**Material shown**
/---
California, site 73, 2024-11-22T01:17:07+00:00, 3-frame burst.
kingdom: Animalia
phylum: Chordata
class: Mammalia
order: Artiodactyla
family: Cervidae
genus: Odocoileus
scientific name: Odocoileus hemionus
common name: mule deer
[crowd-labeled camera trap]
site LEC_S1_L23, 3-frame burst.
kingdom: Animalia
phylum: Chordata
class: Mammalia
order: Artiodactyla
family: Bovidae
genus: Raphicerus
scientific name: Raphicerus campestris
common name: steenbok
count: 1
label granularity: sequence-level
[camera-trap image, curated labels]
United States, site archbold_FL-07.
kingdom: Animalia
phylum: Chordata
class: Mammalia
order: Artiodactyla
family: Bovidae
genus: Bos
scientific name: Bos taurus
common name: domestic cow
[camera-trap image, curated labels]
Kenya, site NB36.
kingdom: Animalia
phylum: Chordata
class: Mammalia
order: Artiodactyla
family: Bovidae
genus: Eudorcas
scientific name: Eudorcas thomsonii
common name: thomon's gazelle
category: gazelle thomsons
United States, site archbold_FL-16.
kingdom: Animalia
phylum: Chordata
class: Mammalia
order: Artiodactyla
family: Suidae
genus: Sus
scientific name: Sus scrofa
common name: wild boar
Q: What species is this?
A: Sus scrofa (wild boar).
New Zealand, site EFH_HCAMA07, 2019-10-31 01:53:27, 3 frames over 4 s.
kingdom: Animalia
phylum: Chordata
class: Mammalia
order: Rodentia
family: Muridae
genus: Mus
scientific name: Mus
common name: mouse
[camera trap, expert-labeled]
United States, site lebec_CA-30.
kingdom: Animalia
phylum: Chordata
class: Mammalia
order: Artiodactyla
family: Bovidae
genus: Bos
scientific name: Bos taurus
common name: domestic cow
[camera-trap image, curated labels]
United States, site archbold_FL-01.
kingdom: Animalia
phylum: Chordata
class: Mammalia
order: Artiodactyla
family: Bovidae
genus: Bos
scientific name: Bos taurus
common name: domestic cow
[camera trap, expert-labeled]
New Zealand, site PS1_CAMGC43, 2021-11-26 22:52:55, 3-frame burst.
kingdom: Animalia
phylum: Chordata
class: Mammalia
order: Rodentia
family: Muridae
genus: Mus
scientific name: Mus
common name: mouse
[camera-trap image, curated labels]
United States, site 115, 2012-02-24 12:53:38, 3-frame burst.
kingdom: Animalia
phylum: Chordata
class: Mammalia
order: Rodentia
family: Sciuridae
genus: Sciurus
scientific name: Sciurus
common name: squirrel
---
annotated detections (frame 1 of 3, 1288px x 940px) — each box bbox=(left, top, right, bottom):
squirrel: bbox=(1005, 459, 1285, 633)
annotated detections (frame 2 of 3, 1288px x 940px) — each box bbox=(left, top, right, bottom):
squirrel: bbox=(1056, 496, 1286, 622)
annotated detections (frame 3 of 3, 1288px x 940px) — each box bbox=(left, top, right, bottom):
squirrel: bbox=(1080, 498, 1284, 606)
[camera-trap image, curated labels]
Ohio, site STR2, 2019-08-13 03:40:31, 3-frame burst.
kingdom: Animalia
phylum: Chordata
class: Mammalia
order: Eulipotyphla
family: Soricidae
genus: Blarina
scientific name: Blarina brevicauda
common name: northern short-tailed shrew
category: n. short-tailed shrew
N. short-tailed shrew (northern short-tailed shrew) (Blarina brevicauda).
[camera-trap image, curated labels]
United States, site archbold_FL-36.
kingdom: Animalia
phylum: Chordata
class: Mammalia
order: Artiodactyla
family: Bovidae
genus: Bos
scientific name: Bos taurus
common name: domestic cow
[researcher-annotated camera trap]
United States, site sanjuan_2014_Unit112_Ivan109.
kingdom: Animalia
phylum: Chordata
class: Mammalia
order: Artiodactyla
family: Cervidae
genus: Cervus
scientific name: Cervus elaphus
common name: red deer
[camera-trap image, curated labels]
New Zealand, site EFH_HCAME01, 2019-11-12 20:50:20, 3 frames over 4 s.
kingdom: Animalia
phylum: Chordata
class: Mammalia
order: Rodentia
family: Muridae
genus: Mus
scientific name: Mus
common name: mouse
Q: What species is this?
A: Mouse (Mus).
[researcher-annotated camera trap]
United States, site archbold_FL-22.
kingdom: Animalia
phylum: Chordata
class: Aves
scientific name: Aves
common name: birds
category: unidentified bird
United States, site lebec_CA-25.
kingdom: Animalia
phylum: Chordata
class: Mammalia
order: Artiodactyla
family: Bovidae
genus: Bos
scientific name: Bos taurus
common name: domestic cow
\---
Copy the entries above exactly, so that each line matches the original.

**Finished exercise**
California, site 73, 2024-11-22T01:17:07+00:00, 3-frame burst.
kingdom: Animalia
phylum: Chordata
class: Mammalia
order: Artiodactyla
family: Cervidae
genus: Odocoileus
scientific name: Odocoileus hemionus
common name: mule deer
[crowd-labeled camera trap]
site LEC_S1_L23, 3-frame burst.
kingdom: Animalia
phylum: Chordata
class: Mammalia
order: Artiodactyla
family: Bovidae
genus: Raphicerus
scientific name: Raphicerus campestris
common name: steenbok
count: 1
label granularity: sequence-level
[camera-trap image, curated labels]
United States, site archbold_FL-07.
kingdom: Animalia
phylum: Chordata
class: Mammalia
order: Artiodactyla
family: Bovidae
genus: Bos
scientific name: Bos taurus
common name: domestic cow
[camera-trap image, curated labels]
Kenya, site NB36.
kingdom: Animalia
phylum: Chordata
class: Mammalia
order: Artiodactyla
family: Bovidae
genus: Eudorcas
scientific name: Eudorcas thomsonii
common name: thomon's gazelle
category: gazelle thomsons
United States, site archbold_FL-16.
kingdom: Animalia
phylum: Chordata
class: Mammalia
order: Artiodactyla
family: Suidae
genus: Sus
scientific name: Sus scrofa
common name: wild boar
Q: What species is this?
A: Sus scrofa (wild boar).
New Zealand, site EFH_HCAMA07, 2019-10-31 01:53:27, 3 frames over 4 s.
kingdom: Animalia
phylum: Chordata
class: Mammalia
order: Rodentia
family: Muridae
genus: Mus
scientific name: Mus
common name: mouse
[camera trap, expert-labeled]
United States, site lebec_CA-30.
kingdom: Animalia
phylum: Chordata
class: Mammalia
order: Artiodactyla
family: Bovidae
genus: Bos
scientific name: Bos taurus
common name: domestic cow
[camera-trap image, curated labels]
United States, site archbold_FL-01.
kingdom: Animalia
phylum: Chordata
class: Mammalia
order: Artiodactyla
family: Bovidae
genus: Bos
scientific name: Bos taurus
common name: domestic cow
[camera trap, expert-labeled]
New Zealand, site PS1_CAMGC43, 2021-11-26 22:52:55, 3-frame burst.
kingdom: Animalia
phylum: Chordata
class: Mammalia
order: Rodentia
family: Muridae
genus: Mus
scientific name: Mus
common name: mouse
[camera-trap image, curated labels]
United States, site 115, 2012-02-24 12:53:38, 3-frame burst.
kingdom: Animalia
phylum: Chordata
class: Mammalia
order: Rodentia
family: Sciuridae
genus: Sciurus
scientific name: Sciurus
common name: squirrel
---
annotated detections (frame 1 of 3, 1288px x 940px) — each box bbox=(left, top, right, bottom):
squirrel: bbox=(1005, 459, 1285, 633)
annotated detections (frame 2 of 3, 1288px x 940px) — each box bbox=(left, top, right, bottom):
squirrel: bbox=(1056, 496, 1286, 622)
annotated detections (frame 3 of 3, 1288px x 940px) — each box bbox=(left, top, right, bottom):
squirrel: bbox=(1080, 498, 1284, 606)
[camera-trap image, curated labels]
Ohio, site STR2, 2019-08-13 03:40:31, 3-frame burst.
kingdom: Animalia
phylum: Chordata
class: Mammalia
order: Eulipotyphla
family: Soricidae
genus: Blarina
scientific name: Blarina brevicauda
common name: northern short-tailed shrew
category: n. short-tailed shrew
N. short-tailed shrew (northern short-tailed shrew) (Blarina brevicauda).
[camera-trap image, curated labels]
United States, site archbold_FL-36.
kingdom: Animalia
phylum: Chordata
class: Mammalia
order: Artiodactyla
family: Bovidae
genus: Bos
scientific name: Bos taurus
common name: domestic cow
[researcher-annotated camera trap]
United States, site sanjuan_2014_Unit112_Ivan109.
kingdom: Animalia
phylum: Chordata
class: Mammalia
order: Artiodactyla
family: Cervidae
genus: Cervus
scientific name: Cervus elaphus
common name: red deer
[camera-trap image, curated labels]
New Zealand, site EFH_HCAME01, 2019-11-12 20:50:20, 3 frames over 4 s.
kingdom: Animalia
phylum: Chordata
class: Mammalia
order: Rodentia
family: Muridae
genus: Mus
scientific name: Mus
common name: mouse
Q: What species is this?
A: Mouse (Mus).
[researcher-annotated camera trap]
United States, site archbold_FL-22.
kingdom: Animalia
phylum: Chordata
class: Aves
scientific name: Aves
common name: birds
category: unidentified bird
United States, site lebec_CA-25.
kingdom: Animalia
phylum: Chordata
class: Mammalia
order: Artiodactyla
family: Bovidae
genus: Bos
scientific name: Bos taurus
common name: domestic cow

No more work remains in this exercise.